Nel pomeriggio del 12 marzo, alla presenza del notaio Antonio Caranci, a Reggio Emilia, è stato stipulato l’atto di costituzione del diritto di superficie, per la durata di 36 anni, a favore dell’ATI composta da “Welfare Italia s.p.a.” di Reggio Emilia e della Cooperativa Sociale “La Pineta” di Reggiolo.

L’area, di proprietà comunale, si trova in via Don Minzioni a Novi (fronte Caserma dei Carabinieri) ed accoglierà la costruzione della nuova Casa Protetta che prevede una capienza di 75 posti letto, di cui 60 accreditati.

La durata dei lavori è stimata in circa due anni e si presume la fine dei lavori nel 2020 per un costo complessivo pari a circa 7 milioni di euro.

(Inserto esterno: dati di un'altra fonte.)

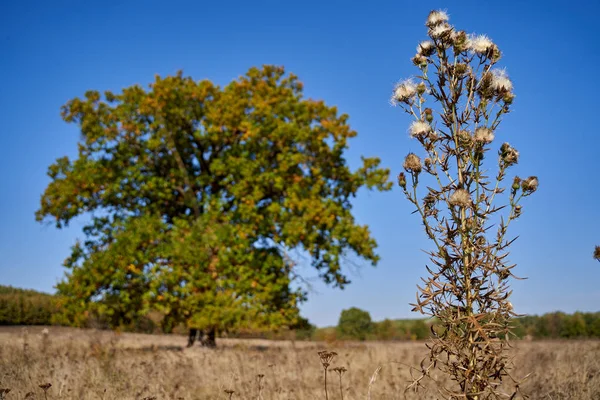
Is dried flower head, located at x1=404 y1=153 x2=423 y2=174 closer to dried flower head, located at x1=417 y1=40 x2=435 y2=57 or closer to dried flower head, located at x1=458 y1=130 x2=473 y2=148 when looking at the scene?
dried flower head, located at x1=458 y1=130 x2=473 y2=148

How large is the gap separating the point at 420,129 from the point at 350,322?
24.4 metres

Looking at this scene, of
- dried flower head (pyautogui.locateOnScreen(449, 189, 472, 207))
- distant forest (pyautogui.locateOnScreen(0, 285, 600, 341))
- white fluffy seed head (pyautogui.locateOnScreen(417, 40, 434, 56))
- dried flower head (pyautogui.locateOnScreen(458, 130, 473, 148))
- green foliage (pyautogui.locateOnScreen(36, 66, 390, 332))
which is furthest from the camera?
distant forest (pyautogui.locateOnScreen(0, 285, 600, 341))

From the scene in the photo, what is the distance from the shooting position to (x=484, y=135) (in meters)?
3.11

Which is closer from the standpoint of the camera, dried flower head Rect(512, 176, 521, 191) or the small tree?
dried flower head Rect(512, 176, 521, 191)

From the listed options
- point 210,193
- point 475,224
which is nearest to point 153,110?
point 210,193

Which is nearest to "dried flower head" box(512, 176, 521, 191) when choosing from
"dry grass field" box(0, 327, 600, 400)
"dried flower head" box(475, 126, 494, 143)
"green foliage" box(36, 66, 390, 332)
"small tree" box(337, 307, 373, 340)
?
"dried flower head" box(475, 126, 494, 143)

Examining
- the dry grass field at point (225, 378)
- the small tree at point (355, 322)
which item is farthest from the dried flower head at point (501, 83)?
the small tree at point (355, 322)

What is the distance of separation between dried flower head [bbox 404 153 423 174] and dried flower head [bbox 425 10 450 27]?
0.99 m

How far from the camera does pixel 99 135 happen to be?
16.0 metres

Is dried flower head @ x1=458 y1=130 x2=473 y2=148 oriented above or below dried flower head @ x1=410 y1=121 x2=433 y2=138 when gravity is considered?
below

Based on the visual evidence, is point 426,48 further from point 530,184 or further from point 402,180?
point 530,184

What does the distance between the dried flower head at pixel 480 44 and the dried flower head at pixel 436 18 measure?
24 cm

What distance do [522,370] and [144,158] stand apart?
41.9ft

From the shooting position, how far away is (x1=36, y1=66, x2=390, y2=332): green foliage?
566 inches
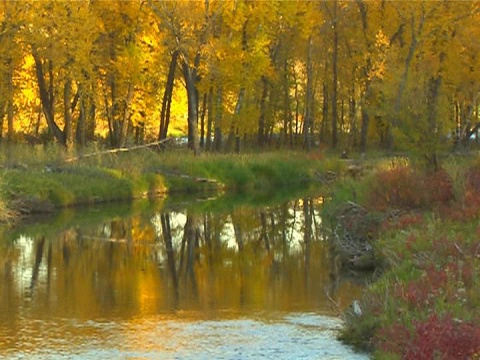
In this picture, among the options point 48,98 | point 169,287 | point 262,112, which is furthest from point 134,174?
point 169,287

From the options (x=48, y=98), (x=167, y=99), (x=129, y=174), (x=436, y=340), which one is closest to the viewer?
(x=436, y=340)

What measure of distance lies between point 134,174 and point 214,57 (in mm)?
8647

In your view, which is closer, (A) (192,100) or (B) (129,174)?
(B) (129,174)

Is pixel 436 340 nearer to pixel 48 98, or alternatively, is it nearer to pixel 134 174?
pixel 134 174

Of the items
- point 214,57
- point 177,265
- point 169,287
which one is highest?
point 214,57

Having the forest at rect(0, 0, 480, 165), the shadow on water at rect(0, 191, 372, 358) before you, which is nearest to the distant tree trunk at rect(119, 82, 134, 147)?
the forest at rect(0, 0, 480, 165)

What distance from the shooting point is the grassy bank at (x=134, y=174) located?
30.2 m

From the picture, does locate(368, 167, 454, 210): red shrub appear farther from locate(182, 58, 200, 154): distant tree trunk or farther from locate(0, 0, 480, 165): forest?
locate(182, 58, 200, 154): distant tree trunk

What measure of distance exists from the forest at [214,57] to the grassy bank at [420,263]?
51.5 feet

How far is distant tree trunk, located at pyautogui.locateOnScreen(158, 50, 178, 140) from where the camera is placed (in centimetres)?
4541

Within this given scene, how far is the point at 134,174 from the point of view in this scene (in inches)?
1416

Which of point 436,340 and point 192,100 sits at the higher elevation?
point 192,100

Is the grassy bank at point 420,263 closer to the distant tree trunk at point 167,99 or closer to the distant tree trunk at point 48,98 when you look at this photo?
the distant tree trunk at point 48,98

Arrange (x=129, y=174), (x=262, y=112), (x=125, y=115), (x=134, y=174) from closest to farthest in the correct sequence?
1. (x=129, y=174)
2. (x=134, y=174)
3. (x=125, y=115)
4. (x=262, y=112)
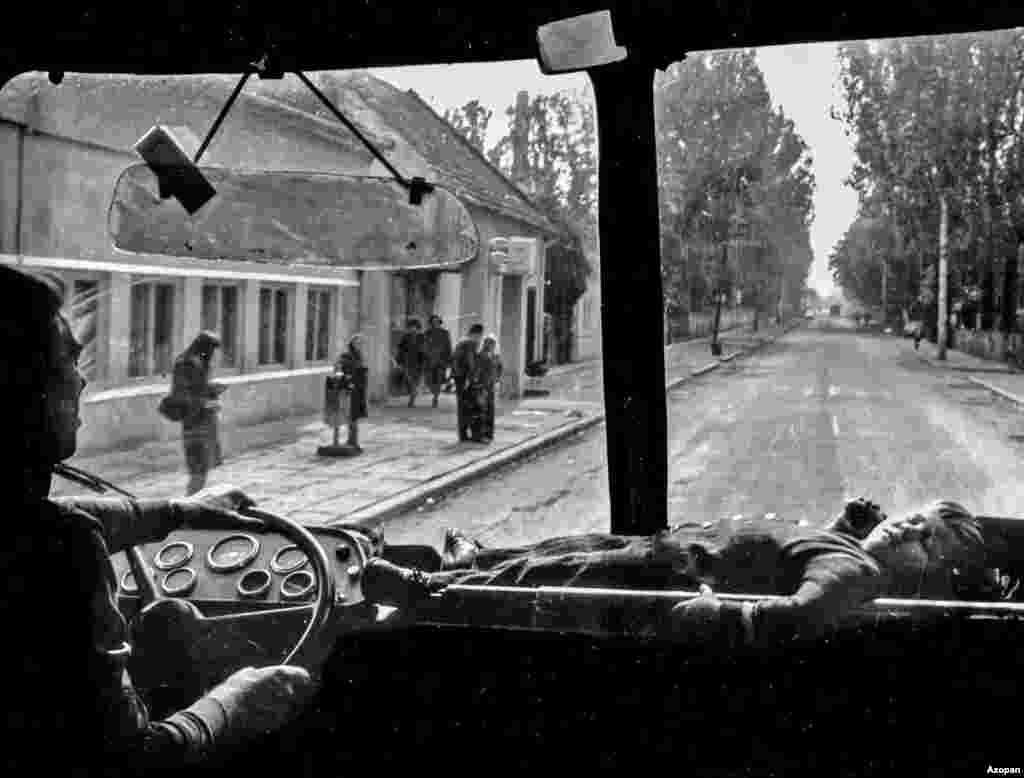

“La ricostruzione della Casa Protetta era un impegno preciso che quest’Amministrazione aveva assunto subito dopo il terremoto – afferma il Sindaco Luisa Turci in un comunicato stampa –. Con l’assegnazione del diritto di superficie inizia il percorso di ricostruzione di questa importante struttura, finalizzato a ripristinare sul territorio un servizio fondamentale per la popolazione anziana”.